The pool is built above one side of the yard, but my house is on a hill so building it higher than surrounding land would have been impossible, because my neighbors yard is higher than mine. My yard is higher than my neighbors to the left, and his is higher than his neighbors to the left. So when it rains we have water flow through every back yard til it gets to the street. There are depressions between each home that helps to divert it to the street, but it doesn't look like they carried it all the way to the back in my case, it's mostly for the front yard.

I am thinking I could help this problem by extending the depression between my house and my right neighbor to divert water to the street. Also, can't I add a decorative border, barrier, something around the outside edge of the pool to raise the lip maybe .25 or .5 inches above the surrounding patio? Right now, the patio just slopes directly into the pool so water on the patio wants to be in the pool.

Thanks for the discussions, you guys are great :goodjob:
 

twoolley

Well-known member
Jun 20, 2011
91
#6
Oh, I also noticed that the drain they put on the inside of the pool DOESN'T GO ANYWHERE!!!!!!!

Will have to fix that when the rain stops too.
 

ouachita

LifeTime Supporter
Oct 9, 2009
324
#10
None of this sounds good especially the patio draining towards the pool. Did you have this pool installed? What kind of drain doesn't go anywhere?

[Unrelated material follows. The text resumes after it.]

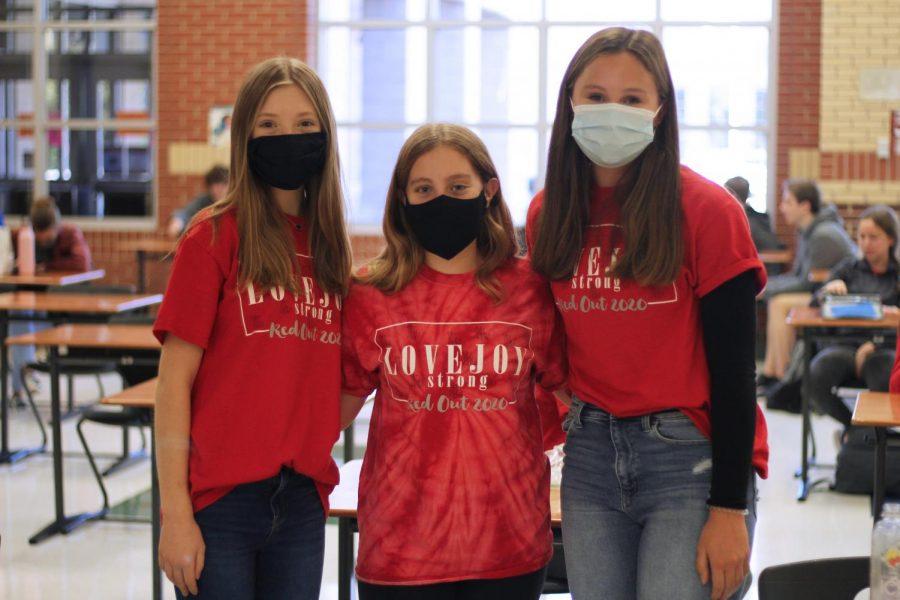Freshmen Avery Hammett, Grace Johnson, and Addison Vondersarr wear this year's homecoming shirts. Band sold these shirts to the community.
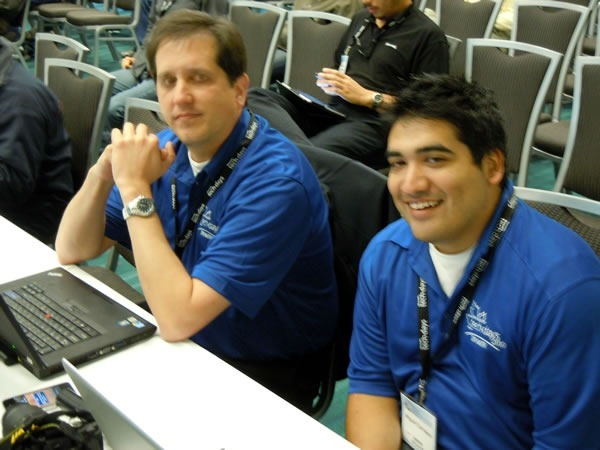 Aaron Kowall and Miguel Carrasco, seated and watching a presentation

Is it for water in the pool or the surrounding landscaping?

You really need to solve this for the long term. I would say no matter how much it rains you should never get runoff in a pool.
 

twoolley

Well-known member
Jun 20, 2011
91
#12
I bought the house with the pool.

The drain that doesn't drain is the one inside the pool on the wall about level with the middle of the skimmers.
 

UnderWaterVanya

TFP Expert
LifeTime Supporter
Jun 14, 2012
2,589
Mint Hill, NC
#13
twoolley said:
I am thinking I could help this problem by extending the depression between my house and my right neighbor to divert water to the street. Also, can't I add a decorative border, barrier, something around the outside edge of the pool to raise the lip maybe .25 or .5 inches above the surrounding patio? Right now, the patio just slopes directly into the pool so water on the patio wants to be in the pool.
I'd be worried that any kind of abrubt change would pose a trip hazard. If you were able to do something more gradual it might be better. Alternately putting a wide trench drain with a slotted cover between the patio and the pool and running this off into a french drain elsewhere in the yard might be better. Something like this in the direction of the flow from the neighbors also might be a good idea or just extending the "ditch" and adding some rocks maybe to keep erosion under control.
 

Boland01

Well-known member
Nov 29, 2011
80
Magnolia Texas
#14
With the solid rain here for the last week our pool has been overflowing too. My salt went from 3000 ppm to 2600 ppm because of all the rain. When it finally quits I will just have to add more salt and rebalance everything. Right now, there is nothing you can do until it quits raining. Big change from a year ago.
 

twoolley

Well-known member
Jun 20, 2011
91
#15
I agree with you, ouachita. It seems like this has to have been a problem since the pool was installed years ago.

I have already sent emails through angies list for 3 lawn drainage companies to come out and quote the job. I'll keep you all updated!